| Problem to work on |
Please set down the data word for word; images do not go in the copy.

[Short descriptive text snippets]
****
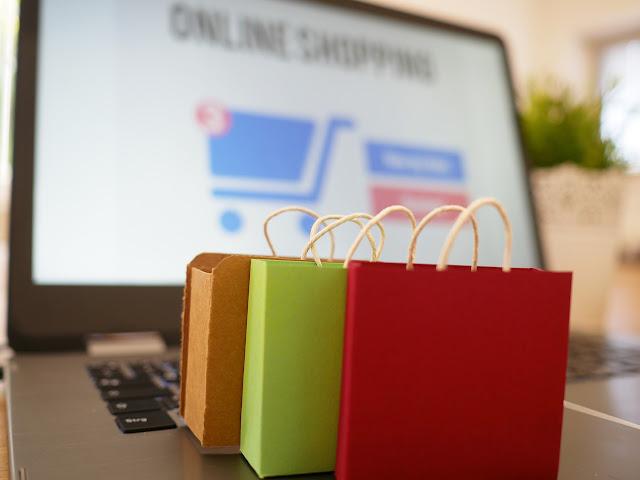 computador ligado e sacolas coloridas na frente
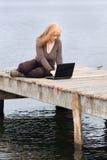 Donna di Redhead con il computer portatile sul pilastro Immagini Stock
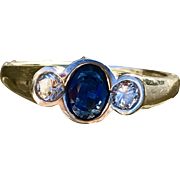 A classic 14k white gold diamond and sapphire bezel set ring.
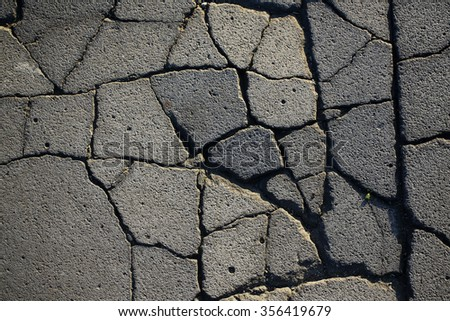 Grey cracked destroyed asphalt ground grunge style backdrop natural background zone of destroying urban road texture surface closeup, horizontal picture  - stock photo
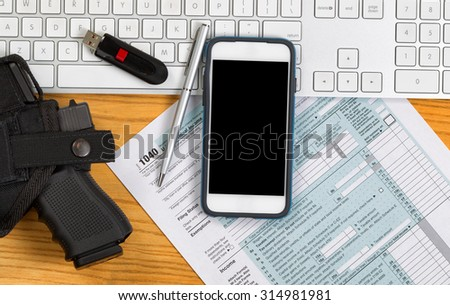 Top view of service weapon, keyboard, pen, thumb drive and IRS tax form on desktop. Audit concept.  - stock photo
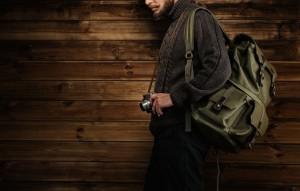 man showcasing travel backpacks for men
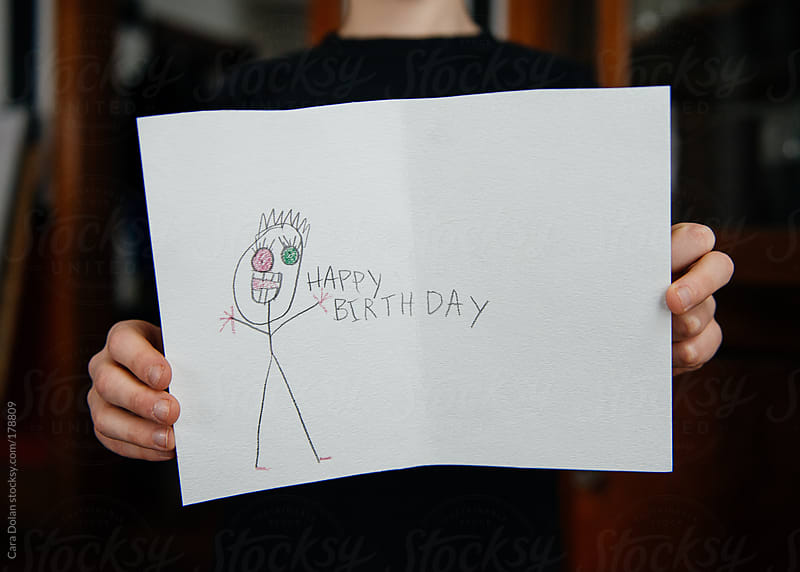 Child shows off a strange little birthday card he's made by Cara Dolan for Stocksy United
****
| Response |
 computador ligado e sacolas coloridas na frente
 Donna di Redhead con il computer portatile sul pilastro Immagini Stock
 A classic 14k white gold diamond and sapphire bezel set ring.
 Grey cracked destroyed asphalt ground grunge style backdrop natural background zone of destroying urban road texture surface closeup, horizontal picture  - stock photo
 Top view of service weapon, keyboard, pen, thumb drive and IRS tax form on desktop. Audit concept.  - stock photo
 man showcasing travel backpacks for men
 Child shows off a strange little birthday card he's made by Cara Dolan for Stocksy United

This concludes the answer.